A HUGE statue believed to be of 3,000-year-old Ramses II is actually a depiction of a different Egyptian ruler, experts have revealed.
Ramses II was born in 1303 BC and ruled Egypt for 67 years from 1279 BC until 1212 BC.
Ramses was the third Pharaoh of the nineteenth dynasty.
The fragmented remains of the large statue were discovered in a pit of earth and a water by German and Egyptian archaeologists in Cairo's Matareya district earlier this month.
But at a showcase of the statues Thursday, Antiquities Minister Khaled el-Anani said that further analysis of the relics showed that they likely belonged to a later period and suggested that Psamtek I, a lesser-known Egyptian king who ruled from 664-610 B.C, was the probable subject. The tourism industry has yet to recover from the years of unrest following the 2011 uprising that toppled Hosni Mubarak.

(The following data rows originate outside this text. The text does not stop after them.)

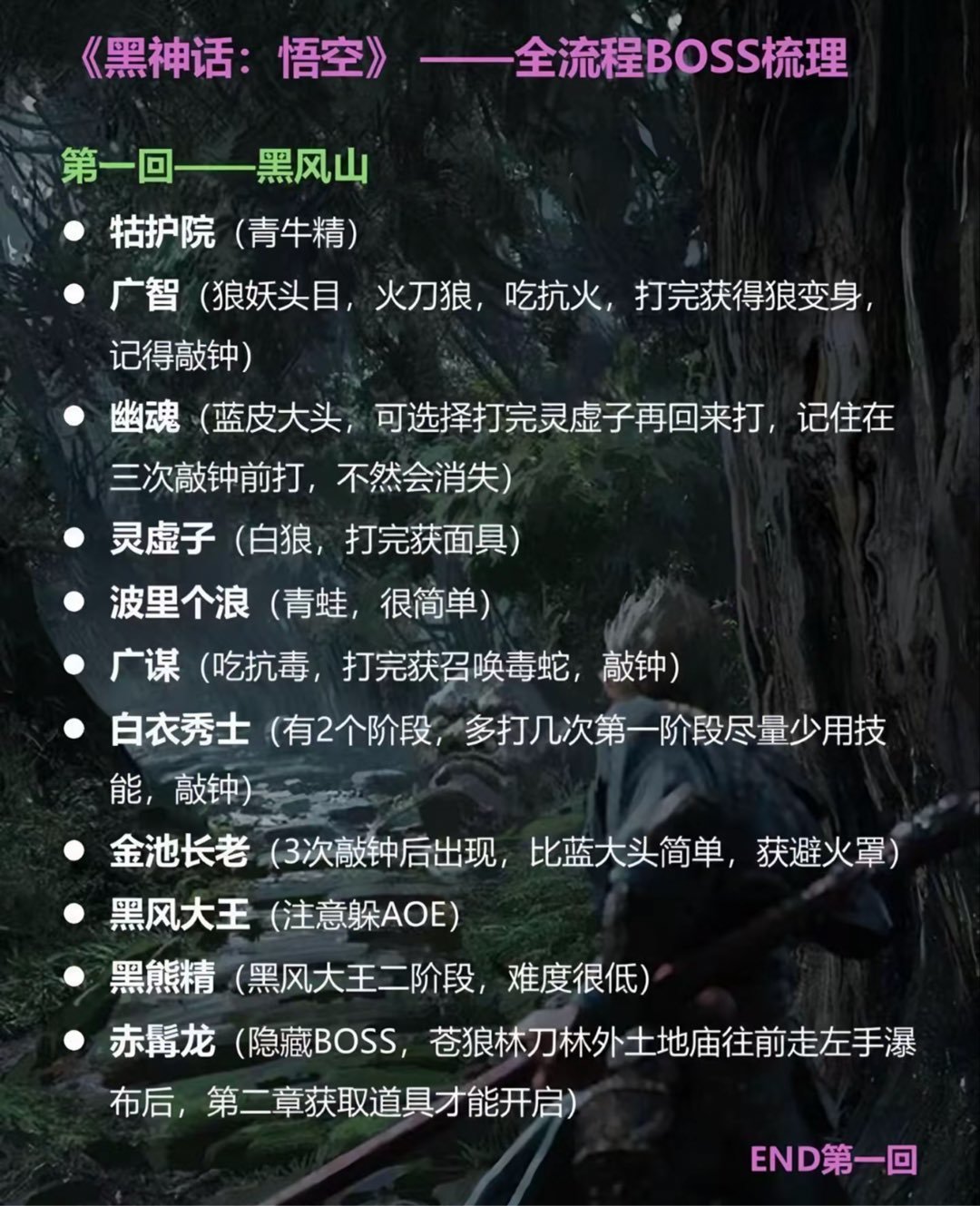 《黑神话：悟空》——全流程BOSS梳理

第一回——黑风山

• 牯护院（青牛精）
• 广智（狼妖头目，火刀狼，吃抗火，打完获得狼变身，记得敲钟）
• 幽魂（蓝皮大头，可选择打完灵虚子再回来打，记住在三次敲钟前打，不然会消失）
• 灵虚子（白狼，打完获面具）
• 波里个浪（青蛙，很简单）
• 广谋（吃抗毒，打完获召唤毒蛇，敲钟）
• 白衣秀士（有2个阶段，多打几次第一阶段尽量少用技能，敲钟）
• 金池长老（3次敲钟后出现，比蓝大头简单，获避火罩）
• 黑风大王（注意躲AOE）
• 黑熊精（黑风大王二阶段，难度很低）
• 赤髯龙（隐藏BOSS，苍狼林刀林外土地庙往前走左手瀑布后，第二章获取道具才能开启）

END第一回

Enany stressed that the statue's identity won't be conclusively known until the statue is restored.
A 9-meter (29-foot) quartzite statue was unearthed in Cairo last week, which at first glance was believed to depict the great Pharaoh Ramses II.
"It's important that we study the process of environmental adjustment for the statue".
They will be transferred to the Grand Egyptian Museum, which will open in 2018.